WORK INSTRUCTIONS: Write out the passage on new language models word for word, from "The biggest announcements" up to and including "deployments in 2024.".

The biggest announcements in generative AI this year have centered around the release of powerful new language models from Google and Anthropic. Outside of commercial enterprises, the Allen Institute of Artificial Intelligence (known as AI2) came to the show with an entirely open source model with a permissive Apache 2.0 license. For businesses, this means that there are now many more LLM options to choose from, with lower cost, better performance, improved safety and new features that enable entirely new use cases in production environments. At the very end of the quarter, several new 'open source' models were made public, in addition to OLMo. Below, I’ll summarize what’s new, how the models compare and discuss some of the implications for AI deployments in 2024.
In February 2024, Google’s AI research lab - Google DeepMind - announced the arrival of a suite of new language models based on ‘the same research and technology’ as used in the creation of Gemini and their GPT-4 competitor, Gemini Ultra 1.0. The Gemini models Ultra and Pro were introduced in December 2023. The smaller Gemma models were built in 2 sizes, 2B and 7B (parameter count in billions) with variants of these being either pre-trained or instruction-tuned models. The model evaluation benchmarks that the Google AI team published against similar-sized models from competitors demonstrated superior performance by the Gemmas. For example, there was a substantial difference on the well-known MMLU benchmark, which tests undergraduate-level knowledge across 57 subject areas: Gemma 7B scored 64.3% versus Meta’s Llama-2 7B at 45.3% accuracy. These smaller Gemma models can be utilized commercially under a permissive license and come with developer tools for supervised fine-tuning, inference and a responsible Gen AI toolkit. Note that these were released as open models (weights available), not open source (i.e. source code and training data not available). This is a trend that is appearing across the AI landscape, due in part to competitive IP pressures and to copyright infringement uncertainties and looming legal battles over data usage.

SUPPLIED MATERIAL:
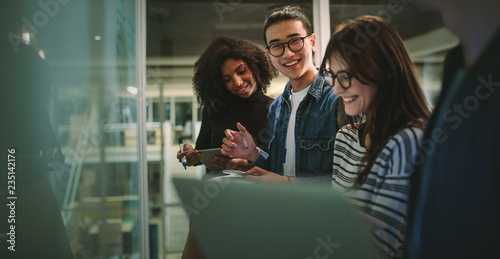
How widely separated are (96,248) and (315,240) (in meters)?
1.22

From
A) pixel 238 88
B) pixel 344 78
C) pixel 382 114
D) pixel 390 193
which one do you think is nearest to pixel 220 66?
pixel 238 88

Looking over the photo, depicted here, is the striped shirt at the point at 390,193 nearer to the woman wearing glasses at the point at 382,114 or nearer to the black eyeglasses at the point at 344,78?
the woman wearing glasses at the point at 382,114

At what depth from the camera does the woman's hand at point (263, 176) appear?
4.27 ft

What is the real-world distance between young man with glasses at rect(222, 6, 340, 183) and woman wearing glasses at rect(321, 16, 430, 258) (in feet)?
0.85

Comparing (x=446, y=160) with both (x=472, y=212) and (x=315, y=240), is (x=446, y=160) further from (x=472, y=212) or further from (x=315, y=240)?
(x=315, y=240)

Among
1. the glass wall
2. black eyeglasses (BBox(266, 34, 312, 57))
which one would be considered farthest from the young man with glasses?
the glass wall

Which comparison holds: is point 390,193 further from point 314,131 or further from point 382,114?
point 314,131

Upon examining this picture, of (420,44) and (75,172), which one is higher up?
(420,44)

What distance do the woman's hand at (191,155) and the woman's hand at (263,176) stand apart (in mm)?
303

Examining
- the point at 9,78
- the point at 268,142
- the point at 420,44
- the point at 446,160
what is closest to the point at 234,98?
the point at 268,142

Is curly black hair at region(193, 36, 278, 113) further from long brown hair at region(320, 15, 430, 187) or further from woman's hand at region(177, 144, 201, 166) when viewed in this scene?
long brown hair at region(320, 15, 430, 187)

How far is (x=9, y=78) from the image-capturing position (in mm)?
1432

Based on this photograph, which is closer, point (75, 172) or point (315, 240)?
point (315, 240)

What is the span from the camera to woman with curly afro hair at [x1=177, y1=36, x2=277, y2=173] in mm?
1445
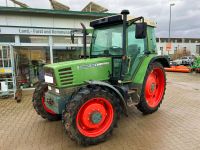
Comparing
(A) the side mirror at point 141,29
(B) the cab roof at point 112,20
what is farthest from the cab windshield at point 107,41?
(A) the side mirror at point 141,29

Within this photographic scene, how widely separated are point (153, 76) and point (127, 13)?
221 cm

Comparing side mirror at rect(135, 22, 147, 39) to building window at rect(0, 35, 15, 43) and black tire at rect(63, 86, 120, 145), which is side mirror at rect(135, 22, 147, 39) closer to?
black tire at rect(63, 86, 120, 145)

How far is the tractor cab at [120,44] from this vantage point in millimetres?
4117

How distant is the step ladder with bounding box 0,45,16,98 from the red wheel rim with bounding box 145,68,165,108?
5.27m

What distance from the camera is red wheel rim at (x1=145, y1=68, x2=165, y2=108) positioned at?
5.05 metres

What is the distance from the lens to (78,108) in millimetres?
3330

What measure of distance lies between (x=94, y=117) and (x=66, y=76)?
949 mm

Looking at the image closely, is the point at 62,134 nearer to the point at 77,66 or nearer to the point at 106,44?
the point at 77,66

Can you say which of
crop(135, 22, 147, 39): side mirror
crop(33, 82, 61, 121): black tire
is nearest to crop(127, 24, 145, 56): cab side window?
crop(135, 22, 147, 39): side mirror

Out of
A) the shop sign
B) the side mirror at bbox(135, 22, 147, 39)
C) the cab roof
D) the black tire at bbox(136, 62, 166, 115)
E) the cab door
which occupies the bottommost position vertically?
the black tire at bbox(136, 62, 166, 115)

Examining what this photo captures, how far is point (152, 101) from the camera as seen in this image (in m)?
5.25

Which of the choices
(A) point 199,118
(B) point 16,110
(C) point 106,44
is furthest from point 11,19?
(A) point 199,118

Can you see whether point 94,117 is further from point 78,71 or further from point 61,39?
point 61,39

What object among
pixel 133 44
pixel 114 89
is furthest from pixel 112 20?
pixel 114 89
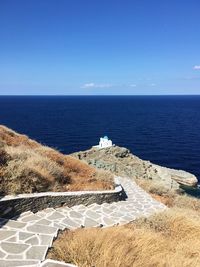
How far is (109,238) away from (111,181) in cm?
786

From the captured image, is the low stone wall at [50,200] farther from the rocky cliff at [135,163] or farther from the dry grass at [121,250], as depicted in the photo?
the rocky cliff at [135,163]

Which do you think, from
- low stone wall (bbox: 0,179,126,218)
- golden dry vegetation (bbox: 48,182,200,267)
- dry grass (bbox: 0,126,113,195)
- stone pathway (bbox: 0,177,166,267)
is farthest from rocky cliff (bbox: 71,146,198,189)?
golden dry vegetation (bbox: 48,182,200,267)

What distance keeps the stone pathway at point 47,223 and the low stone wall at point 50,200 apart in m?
0.20

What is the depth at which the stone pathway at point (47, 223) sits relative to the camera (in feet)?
18.3

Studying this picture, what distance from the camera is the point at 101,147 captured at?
138 feet

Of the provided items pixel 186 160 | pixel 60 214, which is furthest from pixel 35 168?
pixel 186 160

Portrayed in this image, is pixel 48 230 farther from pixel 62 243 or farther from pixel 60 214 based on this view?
pixel 60 214

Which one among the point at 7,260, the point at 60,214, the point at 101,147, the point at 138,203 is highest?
the point at 7,260

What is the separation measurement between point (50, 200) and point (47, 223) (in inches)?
65.0

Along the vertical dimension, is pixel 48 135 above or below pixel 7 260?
below

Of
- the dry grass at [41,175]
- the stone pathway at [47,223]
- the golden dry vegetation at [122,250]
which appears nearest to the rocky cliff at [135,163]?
the dry grass at [41,175]

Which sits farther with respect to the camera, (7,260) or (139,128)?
(139,128)

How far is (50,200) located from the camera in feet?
31.3

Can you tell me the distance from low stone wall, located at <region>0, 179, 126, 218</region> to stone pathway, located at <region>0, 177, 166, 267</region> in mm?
205
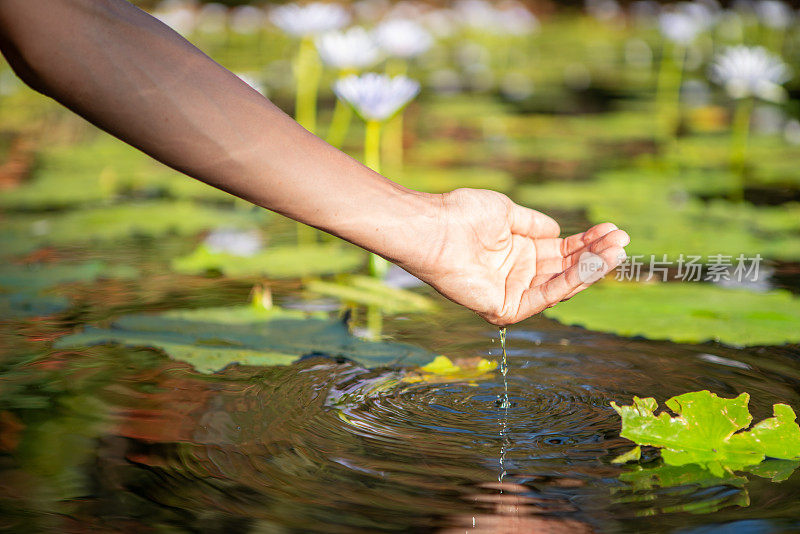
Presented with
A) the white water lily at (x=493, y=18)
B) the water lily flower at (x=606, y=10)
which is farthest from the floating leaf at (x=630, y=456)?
the water lily flower at (x=606, y=10)

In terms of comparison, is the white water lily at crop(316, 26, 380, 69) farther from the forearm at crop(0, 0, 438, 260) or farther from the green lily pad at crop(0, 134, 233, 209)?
the forearm at crop(0, 0, 438, 260)

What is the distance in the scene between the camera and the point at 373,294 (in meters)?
2.96

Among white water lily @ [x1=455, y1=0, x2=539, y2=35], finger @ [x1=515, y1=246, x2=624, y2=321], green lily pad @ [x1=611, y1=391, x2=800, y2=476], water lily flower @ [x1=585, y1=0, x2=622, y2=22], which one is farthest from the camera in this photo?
water lily flower @ [x1=585, y1=0, x2=622, y2=22]

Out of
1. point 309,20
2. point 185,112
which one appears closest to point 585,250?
point 185,112

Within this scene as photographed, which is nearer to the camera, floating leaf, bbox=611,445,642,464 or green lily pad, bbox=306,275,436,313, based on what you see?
floating leaf, bbox=611,445,642,464

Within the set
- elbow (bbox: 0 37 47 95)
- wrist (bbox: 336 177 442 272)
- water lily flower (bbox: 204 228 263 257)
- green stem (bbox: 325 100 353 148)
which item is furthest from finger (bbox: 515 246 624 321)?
green stem (bbox: 325 100 353 148)

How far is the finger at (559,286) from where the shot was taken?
193 centimetres

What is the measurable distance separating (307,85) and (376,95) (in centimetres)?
518

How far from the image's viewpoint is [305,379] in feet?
7.39

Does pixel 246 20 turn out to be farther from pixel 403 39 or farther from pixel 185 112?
pixel 185 112

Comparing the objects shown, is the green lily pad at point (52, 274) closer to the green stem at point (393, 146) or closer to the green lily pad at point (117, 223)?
the green lily pad at point (117, 223)

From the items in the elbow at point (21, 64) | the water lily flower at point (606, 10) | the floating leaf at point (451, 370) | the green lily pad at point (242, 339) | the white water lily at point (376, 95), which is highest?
the water lily flower at point (606, 10)

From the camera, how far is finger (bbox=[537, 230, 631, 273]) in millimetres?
1948

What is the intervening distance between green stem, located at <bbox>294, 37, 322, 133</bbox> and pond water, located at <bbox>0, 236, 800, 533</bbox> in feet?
6.19
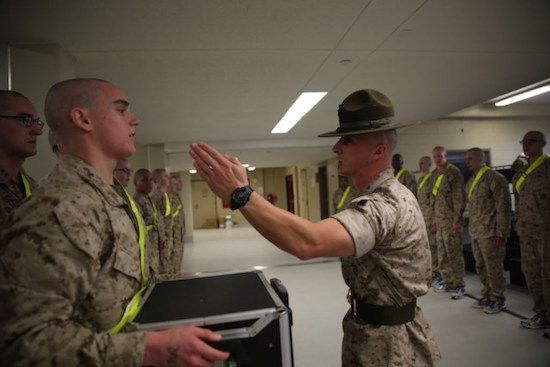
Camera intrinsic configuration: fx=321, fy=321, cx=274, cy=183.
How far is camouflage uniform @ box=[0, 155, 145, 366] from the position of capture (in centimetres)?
71

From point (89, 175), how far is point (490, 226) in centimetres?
396

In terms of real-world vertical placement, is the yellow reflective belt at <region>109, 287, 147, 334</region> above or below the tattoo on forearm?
above

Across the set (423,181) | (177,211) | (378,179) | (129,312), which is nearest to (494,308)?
(423,181)

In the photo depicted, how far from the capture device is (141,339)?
2.52 ft

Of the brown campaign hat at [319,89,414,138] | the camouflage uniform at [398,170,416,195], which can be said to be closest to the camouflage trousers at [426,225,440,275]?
the camouflage uniform at [398,170,416,195]

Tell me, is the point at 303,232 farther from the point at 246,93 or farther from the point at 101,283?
the point at 246,93

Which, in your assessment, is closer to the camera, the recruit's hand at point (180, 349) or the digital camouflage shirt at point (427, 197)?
the recruit's hand at point (180, 349)

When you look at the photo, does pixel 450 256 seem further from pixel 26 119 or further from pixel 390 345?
pixel 26 119

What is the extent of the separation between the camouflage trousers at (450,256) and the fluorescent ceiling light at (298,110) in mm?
2500

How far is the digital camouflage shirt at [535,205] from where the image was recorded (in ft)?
9.90

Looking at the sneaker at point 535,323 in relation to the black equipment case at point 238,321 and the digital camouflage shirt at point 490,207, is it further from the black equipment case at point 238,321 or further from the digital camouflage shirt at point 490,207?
the black equipment case at point 238,321

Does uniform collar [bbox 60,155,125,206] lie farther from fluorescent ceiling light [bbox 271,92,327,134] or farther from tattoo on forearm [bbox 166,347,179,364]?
fluorescent ceiling light [bbox 271,92,327,134]

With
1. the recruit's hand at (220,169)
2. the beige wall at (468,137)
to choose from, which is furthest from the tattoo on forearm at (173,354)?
the beige wall at (468,137)

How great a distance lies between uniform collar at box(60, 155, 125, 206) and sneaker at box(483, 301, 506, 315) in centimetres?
396
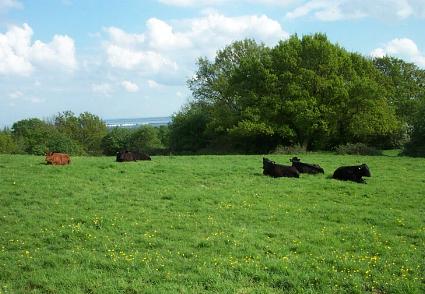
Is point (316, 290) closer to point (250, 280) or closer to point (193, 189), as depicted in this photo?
point (250, 280)

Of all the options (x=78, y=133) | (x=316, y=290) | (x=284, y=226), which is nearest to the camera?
(x=316, y=290)

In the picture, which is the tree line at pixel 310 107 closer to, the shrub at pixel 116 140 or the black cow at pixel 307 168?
the black cow at pixel 307 168

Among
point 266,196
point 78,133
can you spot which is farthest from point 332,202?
point 78,133

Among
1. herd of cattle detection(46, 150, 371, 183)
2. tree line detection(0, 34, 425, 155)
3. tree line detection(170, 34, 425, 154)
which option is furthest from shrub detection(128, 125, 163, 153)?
herd of cattle detection(46, 150, 371, 183)

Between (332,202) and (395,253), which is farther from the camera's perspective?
(332,202)

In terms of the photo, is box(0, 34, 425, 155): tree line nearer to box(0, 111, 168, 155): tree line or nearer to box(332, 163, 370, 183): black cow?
box(332, 163, 370, 183): black cow

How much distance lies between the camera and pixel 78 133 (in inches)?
3597

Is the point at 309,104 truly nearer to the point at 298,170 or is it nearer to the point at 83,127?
the point at 298,170

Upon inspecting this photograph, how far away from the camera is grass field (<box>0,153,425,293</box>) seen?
7621 mm

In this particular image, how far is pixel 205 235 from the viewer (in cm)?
1023

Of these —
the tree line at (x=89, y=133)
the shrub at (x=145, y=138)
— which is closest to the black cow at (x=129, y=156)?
the tree line at (x=89, y=133)

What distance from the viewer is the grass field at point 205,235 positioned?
25.0ft

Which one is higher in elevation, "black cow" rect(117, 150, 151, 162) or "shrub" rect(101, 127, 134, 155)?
"shrub" rect(101, 127, 134, 155)

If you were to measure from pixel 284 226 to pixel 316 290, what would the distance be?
3.94 m
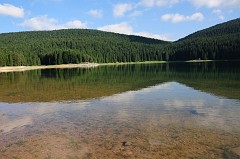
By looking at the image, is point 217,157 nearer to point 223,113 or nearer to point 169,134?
point 169,134

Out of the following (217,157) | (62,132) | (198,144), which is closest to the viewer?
(217,157)

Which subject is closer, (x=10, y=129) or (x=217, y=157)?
(x=217, y=157)

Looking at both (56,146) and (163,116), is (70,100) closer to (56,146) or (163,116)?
(163,116)

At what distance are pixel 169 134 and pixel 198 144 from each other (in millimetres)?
2650

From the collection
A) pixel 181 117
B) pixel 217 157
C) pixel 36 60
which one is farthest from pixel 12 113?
pixel 36 60

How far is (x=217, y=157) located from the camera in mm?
16250

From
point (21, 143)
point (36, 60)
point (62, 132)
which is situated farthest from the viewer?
point (36, 60)

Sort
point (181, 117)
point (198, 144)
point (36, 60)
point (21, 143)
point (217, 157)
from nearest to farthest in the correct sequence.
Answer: point (217, 157), point (198, 144), point (21, 143), point (181, 117), point (36, 60)

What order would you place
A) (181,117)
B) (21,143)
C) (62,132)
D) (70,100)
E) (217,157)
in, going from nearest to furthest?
(217,157), (21,143), (62,132), (181,117), (70,100)

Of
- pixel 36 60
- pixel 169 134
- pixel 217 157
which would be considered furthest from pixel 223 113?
pixel 36 60

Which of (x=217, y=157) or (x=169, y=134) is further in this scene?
(x=169, y=134)

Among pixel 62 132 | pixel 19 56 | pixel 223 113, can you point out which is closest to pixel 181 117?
pixel 223 113

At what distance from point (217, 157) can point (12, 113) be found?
19.9 meters

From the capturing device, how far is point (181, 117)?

EXERCISE RESPONSE:
The biggest announcements in generative AI this year have centered around the release of powerful new language models from Google and Anthropic. Outside of commercial enterprises, the Allen Institute of Artificial Intelligence (known as AI2) came to the show with an entirely open source model with a permissive Apache 2.0 license. For businesses, this means that there are now many more LLM options to choose from, with lower cost, better performance, improved safety and new features that enable entirely new use cases in production environments. At the very end of the quarter, several new 'open source' models were made public, in addition to OLMo. Below, I’ll summarize what’s new, how the models compare and discuss some of the implications for AI deployments in 2024.